▶ [Task goal]: Print the listing below word for word, but drop any pictures it contains.

▶ [Supplied material]:

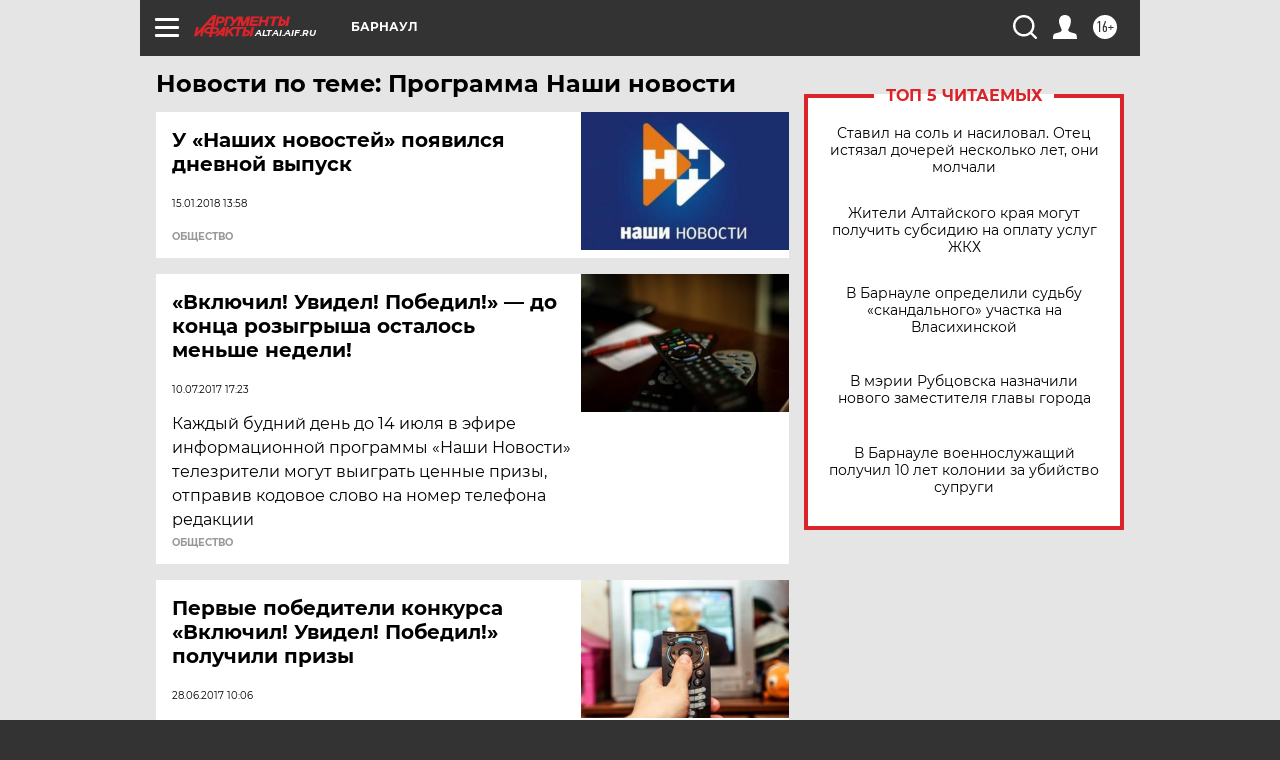

--- FILE ---
content_type: text/html
request_url: https://tns-counter.ru/nc01a**R%3Eundefined*aif_ru/ru/UTF-8/tmsec=aif_ru/435169078***
body_size: -73
content:
D335771B6970BC1CX1768995868:D335771B6970BC1CX1768995868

▶ [Result for this exercise]:
--- FILE ---
content_type: text/html
request_url: https://tns-counter.ru/nc01a**R%3Eundefined*aif_ru/ru/UTF-8/tmsec=aif_ru/435169078***
body_size: -73
content:
D335771B6970BC1CX1768995868:D335771B6970BC1CX1768995868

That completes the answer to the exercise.